Dataset items:
★ ★ ★

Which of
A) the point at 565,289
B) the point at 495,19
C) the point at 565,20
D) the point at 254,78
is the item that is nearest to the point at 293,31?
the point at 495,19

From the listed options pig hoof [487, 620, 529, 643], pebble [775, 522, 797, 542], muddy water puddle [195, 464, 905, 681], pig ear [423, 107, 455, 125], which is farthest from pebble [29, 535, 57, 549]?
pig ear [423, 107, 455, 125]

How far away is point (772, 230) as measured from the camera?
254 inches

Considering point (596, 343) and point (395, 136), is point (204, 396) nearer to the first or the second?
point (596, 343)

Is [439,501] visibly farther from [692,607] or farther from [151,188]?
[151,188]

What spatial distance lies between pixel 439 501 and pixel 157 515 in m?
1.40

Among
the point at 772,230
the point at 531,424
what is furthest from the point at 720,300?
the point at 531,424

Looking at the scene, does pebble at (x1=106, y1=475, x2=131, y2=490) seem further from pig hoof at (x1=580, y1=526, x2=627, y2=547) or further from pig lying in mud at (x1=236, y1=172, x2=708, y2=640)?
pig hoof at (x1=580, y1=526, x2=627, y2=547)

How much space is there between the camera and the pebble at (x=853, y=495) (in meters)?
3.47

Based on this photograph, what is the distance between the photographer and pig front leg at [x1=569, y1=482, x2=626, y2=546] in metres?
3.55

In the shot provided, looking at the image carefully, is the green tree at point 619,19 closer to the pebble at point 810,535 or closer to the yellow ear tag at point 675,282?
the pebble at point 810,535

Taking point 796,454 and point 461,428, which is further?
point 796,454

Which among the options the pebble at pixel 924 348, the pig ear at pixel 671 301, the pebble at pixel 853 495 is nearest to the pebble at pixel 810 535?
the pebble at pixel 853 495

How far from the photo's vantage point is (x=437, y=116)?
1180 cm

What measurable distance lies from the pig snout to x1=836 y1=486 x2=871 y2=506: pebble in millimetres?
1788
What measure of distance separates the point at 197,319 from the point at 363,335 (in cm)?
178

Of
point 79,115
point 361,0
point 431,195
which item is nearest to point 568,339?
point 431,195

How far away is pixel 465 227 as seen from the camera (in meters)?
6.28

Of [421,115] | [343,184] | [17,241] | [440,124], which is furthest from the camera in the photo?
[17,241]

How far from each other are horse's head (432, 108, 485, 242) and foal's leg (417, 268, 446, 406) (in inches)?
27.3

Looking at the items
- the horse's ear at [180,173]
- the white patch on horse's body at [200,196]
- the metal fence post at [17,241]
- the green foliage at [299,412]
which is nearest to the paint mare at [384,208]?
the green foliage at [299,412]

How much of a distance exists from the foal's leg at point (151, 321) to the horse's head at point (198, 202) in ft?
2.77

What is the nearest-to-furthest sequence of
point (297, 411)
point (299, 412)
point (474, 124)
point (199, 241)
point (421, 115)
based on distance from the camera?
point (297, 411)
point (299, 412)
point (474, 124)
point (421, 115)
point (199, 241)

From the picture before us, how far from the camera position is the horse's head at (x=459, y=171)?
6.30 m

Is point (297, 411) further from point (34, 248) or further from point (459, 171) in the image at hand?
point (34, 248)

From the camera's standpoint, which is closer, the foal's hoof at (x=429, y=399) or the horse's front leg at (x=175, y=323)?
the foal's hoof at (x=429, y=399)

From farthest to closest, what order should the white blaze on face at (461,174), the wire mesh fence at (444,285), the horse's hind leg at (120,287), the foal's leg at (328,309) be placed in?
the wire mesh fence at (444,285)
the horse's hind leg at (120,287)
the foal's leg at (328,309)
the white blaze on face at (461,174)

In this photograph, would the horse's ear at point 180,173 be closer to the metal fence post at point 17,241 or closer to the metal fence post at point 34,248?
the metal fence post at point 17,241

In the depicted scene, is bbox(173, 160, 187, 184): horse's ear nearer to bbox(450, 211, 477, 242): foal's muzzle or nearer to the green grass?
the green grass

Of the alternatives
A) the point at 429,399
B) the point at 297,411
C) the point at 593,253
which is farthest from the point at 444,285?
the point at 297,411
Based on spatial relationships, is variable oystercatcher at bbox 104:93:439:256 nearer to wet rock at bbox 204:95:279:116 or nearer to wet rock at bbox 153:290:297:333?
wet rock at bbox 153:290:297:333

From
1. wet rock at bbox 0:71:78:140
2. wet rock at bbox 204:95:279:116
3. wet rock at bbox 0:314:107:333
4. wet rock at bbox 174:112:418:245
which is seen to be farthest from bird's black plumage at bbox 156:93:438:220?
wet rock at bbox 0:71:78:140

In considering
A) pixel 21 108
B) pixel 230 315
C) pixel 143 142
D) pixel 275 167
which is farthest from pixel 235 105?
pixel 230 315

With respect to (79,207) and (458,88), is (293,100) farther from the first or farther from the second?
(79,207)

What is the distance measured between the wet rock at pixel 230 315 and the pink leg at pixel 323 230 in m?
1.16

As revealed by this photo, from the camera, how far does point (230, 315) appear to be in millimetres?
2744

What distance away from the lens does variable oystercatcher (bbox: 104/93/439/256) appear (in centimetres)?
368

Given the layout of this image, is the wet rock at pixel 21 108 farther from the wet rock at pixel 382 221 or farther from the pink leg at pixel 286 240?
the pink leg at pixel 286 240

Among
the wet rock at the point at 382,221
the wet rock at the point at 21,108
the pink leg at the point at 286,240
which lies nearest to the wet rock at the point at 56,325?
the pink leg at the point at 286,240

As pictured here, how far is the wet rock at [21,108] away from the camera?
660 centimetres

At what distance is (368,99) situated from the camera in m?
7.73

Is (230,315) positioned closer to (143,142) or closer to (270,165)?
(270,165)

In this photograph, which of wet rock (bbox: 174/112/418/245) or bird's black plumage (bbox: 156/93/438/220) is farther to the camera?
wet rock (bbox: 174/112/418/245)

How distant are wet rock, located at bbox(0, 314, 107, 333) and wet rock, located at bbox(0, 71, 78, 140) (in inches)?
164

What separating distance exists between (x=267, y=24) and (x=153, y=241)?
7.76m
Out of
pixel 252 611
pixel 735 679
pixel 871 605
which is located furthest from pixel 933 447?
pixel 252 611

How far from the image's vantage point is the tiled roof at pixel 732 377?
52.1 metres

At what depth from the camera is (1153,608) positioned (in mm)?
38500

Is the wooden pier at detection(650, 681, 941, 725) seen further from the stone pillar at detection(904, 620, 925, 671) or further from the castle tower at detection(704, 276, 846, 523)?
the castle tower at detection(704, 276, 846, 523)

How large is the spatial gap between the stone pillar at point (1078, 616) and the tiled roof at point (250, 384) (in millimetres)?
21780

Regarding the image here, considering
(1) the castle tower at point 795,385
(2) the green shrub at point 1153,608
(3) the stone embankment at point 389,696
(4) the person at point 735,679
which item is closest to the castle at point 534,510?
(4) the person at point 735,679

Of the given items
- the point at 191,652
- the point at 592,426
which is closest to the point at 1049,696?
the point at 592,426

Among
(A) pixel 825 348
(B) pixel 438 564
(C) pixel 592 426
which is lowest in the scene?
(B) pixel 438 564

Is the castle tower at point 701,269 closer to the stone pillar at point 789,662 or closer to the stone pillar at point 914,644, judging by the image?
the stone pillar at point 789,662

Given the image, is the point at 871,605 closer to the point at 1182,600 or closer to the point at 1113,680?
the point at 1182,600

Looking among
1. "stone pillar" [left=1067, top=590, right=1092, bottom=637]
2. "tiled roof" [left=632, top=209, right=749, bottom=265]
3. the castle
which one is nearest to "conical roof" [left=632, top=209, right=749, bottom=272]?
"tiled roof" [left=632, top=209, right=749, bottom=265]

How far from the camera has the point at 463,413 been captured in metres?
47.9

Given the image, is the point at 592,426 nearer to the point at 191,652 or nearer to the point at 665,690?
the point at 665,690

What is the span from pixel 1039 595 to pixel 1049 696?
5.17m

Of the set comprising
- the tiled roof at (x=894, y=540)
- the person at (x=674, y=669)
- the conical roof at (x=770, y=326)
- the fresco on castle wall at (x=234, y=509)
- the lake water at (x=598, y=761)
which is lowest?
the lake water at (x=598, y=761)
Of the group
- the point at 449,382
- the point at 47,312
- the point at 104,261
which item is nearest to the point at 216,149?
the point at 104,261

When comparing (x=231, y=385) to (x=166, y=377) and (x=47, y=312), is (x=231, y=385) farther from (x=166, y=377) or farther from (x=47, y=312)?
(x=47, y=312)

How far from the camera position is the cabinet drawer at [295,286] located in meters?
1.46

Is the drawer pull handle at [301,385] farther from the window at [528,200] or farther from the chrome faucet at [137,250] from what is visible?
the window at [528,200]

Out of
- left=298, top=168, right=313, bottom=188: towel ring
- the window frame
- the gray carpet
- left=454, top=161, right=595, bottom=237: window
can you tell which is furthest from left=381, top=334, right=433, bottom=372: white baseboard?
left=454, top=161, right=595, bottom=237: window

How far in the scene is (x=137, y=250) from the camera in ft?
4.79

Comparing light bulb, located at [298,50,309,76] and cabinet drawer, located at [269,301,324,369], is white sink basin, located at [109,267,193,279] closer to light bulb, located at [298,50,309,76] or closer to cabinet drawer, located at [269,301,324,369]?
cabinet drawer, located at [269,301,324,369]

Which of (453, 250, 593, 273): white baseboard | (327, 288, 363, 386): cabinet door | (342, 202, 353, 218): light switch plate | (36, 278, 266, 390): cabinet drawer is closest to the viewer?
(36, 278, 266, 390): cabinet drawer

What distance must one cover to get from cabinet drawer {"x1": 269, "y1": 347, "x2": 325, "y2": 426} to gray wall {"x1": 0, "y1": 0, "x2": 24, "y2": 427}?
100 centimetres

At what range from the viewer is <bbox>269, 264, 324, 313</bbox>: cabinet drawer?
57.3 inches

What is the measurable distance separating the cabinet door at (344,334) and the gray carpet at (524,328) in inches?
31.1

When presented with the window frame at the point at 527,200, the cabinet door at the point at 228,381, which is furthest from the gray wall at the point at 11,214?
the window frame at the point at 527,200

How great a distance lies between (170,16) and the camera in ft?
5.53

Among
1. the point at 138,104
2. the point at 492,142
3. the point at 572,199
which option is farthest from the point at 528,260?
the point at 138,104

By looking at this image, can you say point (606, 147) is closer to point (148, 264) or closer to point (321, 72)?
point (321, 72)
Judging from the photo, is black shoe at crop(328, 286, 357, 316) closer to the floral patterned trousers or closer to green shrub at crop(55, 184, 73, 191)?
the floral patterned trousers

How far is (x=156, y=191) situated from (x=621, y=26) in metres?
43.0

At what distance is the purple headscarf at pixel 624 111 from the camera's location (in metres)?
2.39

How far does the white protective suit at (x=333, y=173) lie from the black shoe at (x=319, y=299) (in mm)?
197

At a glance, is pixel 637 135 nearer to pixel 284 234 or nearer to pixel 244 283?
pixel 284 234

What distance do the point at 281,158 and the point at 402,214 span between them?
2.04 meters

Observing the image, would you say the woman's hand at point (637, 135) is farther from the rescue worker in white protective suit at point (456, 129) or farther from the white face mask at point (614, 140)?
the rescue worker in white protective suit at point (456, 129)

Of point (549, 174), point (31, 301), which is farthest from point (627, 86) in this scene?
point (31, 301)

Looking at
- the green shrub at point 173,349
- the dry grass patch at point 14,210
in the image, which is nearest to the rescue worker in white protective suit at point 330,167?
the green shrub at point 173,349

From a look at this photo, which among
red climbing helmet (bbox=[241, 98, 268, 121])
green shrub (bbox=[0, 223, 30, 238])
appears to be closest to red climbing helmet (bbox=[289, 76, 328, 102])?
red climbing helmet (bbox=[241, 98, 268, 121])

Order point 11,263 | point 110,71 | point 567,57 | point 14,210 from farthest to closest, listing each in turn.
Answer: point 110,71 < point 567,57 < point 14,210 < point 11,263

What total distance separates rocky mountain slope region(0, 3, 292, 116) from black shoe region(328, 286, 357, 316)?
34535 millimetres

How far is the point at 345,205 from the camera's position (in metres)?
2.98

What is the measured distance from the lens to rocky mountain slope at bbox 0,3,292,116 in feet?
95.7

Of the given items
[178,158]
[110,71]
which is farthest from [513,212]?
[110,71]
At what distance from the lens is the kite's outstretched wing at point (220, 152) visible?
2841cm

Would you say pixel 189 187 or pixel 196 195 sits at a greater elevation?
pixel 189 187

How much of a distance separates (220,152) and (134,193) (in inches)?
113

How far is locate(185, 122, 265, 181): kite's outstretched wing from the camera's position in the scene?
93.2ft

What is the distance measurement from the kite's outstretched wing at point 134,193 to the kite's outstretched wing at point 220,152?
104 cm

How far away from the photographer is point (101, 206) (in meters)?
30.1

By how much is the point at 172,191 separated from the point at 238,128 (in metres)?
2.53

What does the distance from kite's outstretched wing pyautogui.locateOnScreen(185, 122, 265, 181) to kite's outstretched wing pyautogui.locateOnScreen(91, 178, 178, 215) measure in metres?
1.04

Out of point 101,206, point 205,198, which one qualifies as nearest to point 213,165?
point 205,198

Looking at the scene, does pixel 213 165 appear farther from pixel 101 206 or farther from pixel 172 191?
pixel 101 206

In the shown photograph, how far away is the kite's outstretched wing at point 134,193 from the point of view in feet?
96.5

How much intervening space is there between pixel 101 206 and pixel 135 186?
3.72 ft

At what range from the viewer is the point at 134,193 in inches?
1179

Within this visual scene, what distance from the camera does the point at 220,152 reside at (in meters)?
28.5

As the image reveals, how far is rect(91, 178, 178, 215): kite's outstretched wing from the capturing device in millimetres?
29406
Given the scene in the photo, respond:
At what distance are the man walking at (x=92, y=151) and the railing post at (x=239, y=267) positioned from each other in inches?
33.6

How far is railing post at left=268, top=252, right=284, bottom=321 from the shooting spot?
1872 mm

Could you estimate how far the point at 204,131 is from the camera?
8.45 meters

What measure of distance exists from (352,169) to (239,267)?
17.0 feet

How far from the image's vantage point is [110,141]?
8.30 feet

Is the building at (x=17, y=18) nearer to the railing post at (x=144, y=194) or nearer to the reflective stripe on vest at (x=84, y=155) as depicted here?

★ ★ ★

Reproduce the lines of the dataset items above starting at the one containing "In considering" and ending at the one containing "52.1 metres", with both of those lines included.

In considering
A) pixel 21 108
B) pixel 230 315
C) pixel 143 142
D) pixel 275 167
which is farthest from pixel 235 105?
pixel 230 315

With respect to (79,207) and (458,88), is (293,100) farther from the first or farther from the second?
(79,207)

What is the distance measured between the wet rock at pixel 230 315 and the pink leg at pixel 323 230 in m?
1.16

As revealed by this photo, from the camera, how far does point (230, 315) appear to be in millimetres?
2744

What distance away from the lens does variable oystercatcher (bbox: 104/93/439/256) appear (in centimetres)?
368

Given the layout of this image, is the wet rock at pixel 21 108 farther from the wet rock at pixel 382 221 or farther from the pink leg at pixel 286 240?
the pink leg at pixel 286 240

Among
the wet rock at the point at 382,221
the wet rock at the point at 21,108
the pink leg at the point at 286,240
which lies nearest to the wet rock at the point at 56,325?
the pink leg at the point at 286,240

As pictured here, how far is the wet rock at [21,108] away from the camera?
660 centimetres

At what distance is (368,99) situated from the camera in m?
7.73

Is (230,315) positioned closer to (143,142) or closer to (270,165)?
(270,165)

In this photograph, which of wet rock (bbox: 174/112/418/245) or bird's black plumage (bbox: 156/93/438/220) is farther to the camera?
wet rock (bbox: 174/112/418/245)

How distant are wet rock, located at bbox(0, 314, 107, 333) and wet rock, located at bbox(0, 71, 78, 140) (in inches)?
164

What separating distance exists between (x=267, y=24) and (x=153, y=241)?
7.76m
Out of
pixel 252 611
pixel 735 679
pixel 871 605
which is located furthest from pixel 933 447?
pixel 252 611

How far from the image's vantage point is the tiled roof at pixel 732 377?
52.1 metres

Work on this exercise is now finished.